Much later, in a salon conversation with the young woman owner I've known for years and been friends with as long, this twenty-something single woman told me about going to a nearby Planned Parenthood clinic to get her refill of the pill, and she felt intimidated by 'those people shouting at me from the other side of the parking lot.' Knowing the perception and the reality, I casually mentioned that there's an ordinance requiring them to be that far away, and they weren't really yelling at her, but projecting their voices to be heard. Thinking she may be going in for an abortion, they wanted her to know there was help for women in a crisis pregnancy who had no other answer. They wanted to offer answers, I said, but couldn't be heard unless they raised their voices on the other side of that 'bubble zone' (as it's known in these parts) to call out to the women.

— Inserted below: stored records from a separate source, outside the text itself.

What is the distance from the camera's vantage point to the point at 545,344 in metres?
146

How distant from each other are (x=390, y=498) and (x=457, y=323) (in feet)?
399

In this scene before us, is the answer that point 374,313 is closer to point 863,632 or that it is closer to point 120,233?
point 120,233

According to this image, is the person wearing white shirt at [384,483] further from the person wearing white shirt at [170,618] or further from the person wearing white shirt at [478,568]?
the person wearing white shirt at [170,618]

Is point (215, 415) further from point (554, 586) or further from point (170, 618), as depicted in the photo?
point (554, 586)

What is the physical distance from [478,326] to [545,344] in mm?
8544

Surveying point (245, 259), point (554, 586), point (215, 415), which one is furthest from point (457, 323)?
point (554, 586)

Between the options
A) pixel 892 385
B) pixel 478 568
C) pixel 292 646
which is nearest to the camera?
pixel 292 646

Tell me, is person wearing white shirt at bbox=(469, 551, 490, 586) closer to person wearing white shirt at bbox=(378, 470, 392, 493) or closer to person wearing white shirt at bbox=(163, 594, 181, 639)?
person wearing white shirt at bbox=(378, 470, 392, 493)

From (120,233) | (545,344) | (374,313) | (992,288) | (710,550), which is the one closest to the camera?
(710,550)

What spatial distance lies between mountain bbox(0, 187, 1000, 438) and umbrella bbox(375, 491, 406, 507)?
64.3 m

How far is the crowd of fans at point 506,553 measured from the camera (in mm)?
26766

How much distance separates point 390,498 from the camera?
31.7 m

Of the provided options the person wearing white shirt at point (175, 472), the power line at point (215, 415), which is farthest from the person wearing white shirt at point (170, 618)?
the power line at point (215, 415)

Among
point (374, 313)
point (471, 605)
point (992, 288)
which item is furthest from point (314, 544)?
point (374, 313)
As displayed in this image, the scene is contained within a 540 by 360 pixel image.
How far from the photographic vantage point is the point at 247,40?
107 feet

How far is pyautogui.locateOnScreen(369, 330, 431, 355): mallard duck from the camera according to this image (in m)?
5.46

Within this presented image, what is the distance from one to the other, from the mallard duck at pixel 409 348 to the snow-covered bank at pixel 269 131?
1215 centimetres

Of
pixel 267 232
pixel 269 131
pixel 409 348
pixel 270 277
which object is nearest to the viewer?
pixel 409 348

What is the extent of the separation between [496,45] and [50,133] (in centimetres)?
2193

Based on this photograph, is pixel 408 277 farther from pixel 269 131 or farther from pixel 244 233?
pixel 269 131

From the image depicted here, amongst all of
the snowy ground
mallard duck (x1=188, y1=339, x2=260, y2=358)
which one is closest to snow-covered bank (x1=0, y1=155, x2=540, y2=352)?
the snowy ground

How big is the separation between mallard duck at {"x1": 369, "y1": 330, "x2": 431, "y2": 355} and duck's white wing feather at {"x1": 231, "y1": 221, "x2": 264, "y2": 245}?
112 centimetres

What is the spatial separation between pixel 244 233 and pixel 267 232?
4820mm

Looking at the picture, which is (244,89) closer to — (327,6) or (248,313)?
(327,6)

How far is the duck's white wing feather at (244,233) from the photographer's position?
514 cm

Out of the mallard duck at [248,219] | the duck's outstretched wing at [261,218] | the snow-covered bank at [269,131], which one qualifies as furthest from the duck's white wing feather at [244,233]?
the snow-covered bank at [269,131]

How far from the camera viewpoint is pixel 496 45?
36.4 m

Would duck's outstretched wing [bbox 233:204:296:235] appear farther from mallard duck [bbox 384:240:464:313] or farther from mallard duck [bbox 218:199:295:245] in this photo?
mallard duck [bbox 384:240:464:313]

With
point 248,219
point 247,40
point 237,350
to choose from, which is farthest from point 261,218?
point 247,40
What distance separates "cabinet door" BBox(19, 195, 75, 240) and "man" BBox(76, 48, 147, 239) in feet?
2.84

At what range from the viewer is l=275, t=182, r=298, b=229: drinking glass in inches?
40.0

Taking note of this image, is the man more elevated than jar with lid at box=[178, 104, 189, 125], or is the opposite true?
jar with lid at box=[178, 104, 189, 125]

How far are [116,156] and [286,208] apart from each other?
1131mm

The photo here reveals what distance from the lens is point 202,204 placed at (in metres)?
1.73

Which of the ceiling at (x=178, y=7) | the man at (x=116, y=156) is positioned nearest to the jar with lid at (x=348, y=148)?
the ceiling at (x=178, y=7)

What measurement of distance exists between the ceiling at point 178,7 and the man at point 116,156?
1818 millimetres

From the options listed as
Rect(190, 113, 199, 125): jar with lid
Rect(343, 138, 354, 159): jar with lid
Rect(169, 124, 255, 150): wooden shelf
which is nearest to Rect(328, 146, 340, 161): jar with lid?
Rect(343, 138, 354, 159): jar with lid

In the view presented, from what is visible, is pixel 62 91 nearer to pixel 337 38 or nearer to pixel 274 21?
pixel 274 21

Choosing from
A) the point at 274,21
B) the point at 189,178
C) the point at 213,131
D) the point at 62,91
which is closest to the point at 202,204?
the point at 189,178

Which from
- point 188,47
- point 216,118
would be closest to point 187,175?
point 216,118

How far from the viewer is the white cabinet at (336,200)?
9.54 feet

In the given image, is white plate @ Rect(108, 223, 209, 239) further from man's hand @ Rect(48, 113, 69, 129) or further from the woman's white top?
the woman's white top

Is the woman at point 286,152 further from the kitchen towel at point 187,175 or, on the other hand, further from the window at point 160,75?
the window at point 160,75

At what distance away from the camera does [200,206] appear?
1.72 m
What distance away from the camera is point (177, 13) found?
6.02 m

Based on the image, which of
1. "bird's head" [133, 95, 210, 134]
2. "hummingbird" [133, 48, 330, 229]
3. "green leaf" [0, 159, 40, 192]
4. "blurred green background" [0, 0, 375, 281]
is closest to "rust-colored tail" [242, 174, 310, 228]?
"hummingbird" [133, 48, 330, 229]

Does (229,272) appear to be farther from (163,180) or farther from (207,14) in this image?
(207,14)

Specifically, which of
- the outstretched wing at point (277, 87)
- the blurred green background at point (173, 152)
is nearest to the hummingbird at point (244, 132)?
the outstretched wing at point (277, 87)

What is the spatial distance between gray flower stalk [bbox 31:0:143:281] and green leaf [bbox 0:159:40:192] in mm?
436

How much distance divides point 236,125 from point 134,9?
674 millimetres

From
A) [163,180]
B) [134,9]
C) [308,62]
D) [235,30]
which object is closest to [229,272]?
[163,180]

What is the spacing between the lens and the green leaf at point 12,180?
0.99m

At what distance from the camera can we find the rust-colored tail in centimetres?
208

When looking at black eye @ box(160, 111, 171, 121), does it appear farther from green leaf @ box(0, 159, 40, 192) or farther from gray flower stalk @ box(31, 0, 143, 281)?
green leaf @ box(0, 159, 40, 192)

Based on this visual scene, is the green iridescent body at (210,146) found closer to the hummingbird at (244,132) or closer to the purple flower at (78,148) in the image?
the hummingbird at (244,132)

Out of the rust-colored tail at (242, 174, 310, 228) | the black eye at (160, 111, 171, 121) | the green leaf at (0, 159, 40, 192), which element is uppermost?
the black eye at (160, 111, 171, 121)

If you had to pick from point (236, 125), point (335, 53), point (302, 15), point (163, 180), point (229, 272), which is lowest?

She listened, and seemed to deliberate over that.

Now, the justices will do the same.

"It's plainly discriminatory for the government to say that abortion supporters can speak freely at a given place, but pro-lifers cannot," said Fr. Frank Pavone, well-known head of Priests for Life. "Then again, bubble zone laws and abortion are based on the same illicit notion, namely that some people have rights and some people don't."

The Supreme Court will rule sometime before the end of the term in June.